[Records]

* * * * * * * * *

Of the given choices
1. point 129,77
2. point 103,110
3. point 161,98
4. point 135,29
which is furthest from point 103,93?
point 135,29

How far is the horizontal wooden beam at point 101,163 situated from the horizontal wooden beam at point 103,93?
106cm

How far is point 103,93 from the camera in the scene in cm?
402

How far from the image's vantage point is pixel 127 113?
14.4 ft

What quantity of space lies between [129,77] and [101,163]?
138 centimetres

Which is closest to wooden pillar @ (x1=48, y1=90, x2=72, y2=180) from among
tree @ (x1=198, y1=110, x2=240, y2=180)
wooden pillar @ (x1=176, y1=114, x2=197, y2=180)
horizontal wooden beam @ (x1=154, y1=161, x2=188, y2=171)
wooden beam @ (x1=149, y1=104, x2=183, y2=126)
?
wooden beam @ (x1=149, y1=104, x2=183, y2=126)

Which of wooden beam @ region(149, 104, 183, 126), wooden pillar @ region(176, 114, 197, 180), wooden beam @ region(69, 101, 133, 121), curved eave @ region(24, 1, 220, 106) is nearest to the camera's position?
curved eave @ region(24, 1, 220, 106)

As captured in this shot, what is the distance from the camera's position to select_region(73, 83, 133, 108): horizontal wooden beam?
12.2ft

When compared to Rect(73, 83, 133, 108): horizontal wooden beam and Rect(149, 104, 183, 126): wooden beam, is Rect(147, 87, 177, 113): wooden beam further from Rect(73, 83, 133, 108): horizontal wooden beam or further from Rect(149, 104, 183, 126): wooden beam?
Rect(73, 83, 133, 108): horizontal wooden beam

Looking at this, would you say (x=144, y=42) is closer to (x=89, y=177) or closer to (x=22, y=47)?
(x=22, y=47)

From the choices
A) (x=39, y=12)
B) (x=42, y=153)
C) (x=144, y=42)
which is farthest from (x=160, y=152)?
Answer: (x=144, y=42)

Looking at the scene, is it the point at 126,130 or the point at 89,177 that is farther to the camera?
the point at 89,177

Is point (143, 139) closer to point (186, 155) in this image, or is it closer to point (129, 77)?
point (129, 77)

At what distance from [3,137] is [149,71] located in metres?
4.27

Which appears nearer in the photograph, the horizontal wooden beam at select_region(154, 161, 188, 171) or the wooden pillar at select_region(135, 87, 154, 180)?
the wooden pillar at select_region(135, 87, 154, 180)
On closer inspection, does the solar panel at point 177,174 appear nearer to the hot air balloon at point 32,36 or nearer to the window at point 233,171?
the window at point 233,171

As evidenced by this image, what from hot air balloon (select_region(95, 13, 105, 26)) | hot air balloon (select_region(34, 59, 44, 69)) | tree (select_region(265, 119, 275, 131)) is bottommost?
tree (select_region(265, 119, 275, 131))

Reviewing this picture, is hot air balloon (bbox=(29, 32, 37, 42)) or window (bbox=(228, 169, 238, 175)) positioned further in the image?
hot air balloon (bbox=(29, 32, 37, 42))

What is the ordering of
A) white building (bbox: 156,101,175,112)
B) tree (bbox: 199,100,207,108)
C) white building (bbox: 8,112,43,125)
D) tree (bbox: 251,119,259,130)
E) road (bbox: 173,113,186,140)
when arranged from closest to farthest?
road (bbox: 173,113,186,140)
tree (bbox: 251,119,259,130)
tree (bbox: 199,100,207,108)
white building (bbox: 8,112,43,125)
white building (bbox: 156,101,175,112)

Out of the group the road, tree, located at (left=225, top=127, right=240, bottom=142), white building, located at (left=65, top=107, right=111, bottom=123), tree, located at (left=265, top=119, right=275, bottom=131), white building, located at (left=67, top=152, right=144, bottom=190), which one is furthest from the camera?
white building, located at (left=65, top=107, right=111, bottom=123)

* * * * * * * * *

● DESCRIPTION OF THE TASK
Reproduce, verbatim, the portion of the records above that begins with the line containing "As captured in" and ends with the line containing "Answer: (x=144, y=42)", including both of those lines.

● PROBLEM SOLUTION
As captured in this shot, what is the distance from the camera's position to select_region(73, 83, 133, 108): horizontal wooden beam?
12.2ft

When compared to Rect(73, 83, 133, 108): horizontal wooden beam and Rect(149, 104, 183, 126): wooden beam, is Rect(147, 87, 177, 113): wooden beam further from Rect(73, 83, 133, 108): horizontal wooden beam or further from Rect(149, 104, 183, 126): wooden beam?
Rect(73, 83, 133, 108): horizontal wooden beam

Looking at this, would you say (x=144, y=42) is closer to (x=89, y=177) or closer to (x=22, y=47)?
(x=22, y=47)

From the choices
A) (x=39, y=12)
B) (x=42, y=153)
C) (x=144, y=42)
which is farthest from (x=160, y=152)?
Answer: (x=144, y=42)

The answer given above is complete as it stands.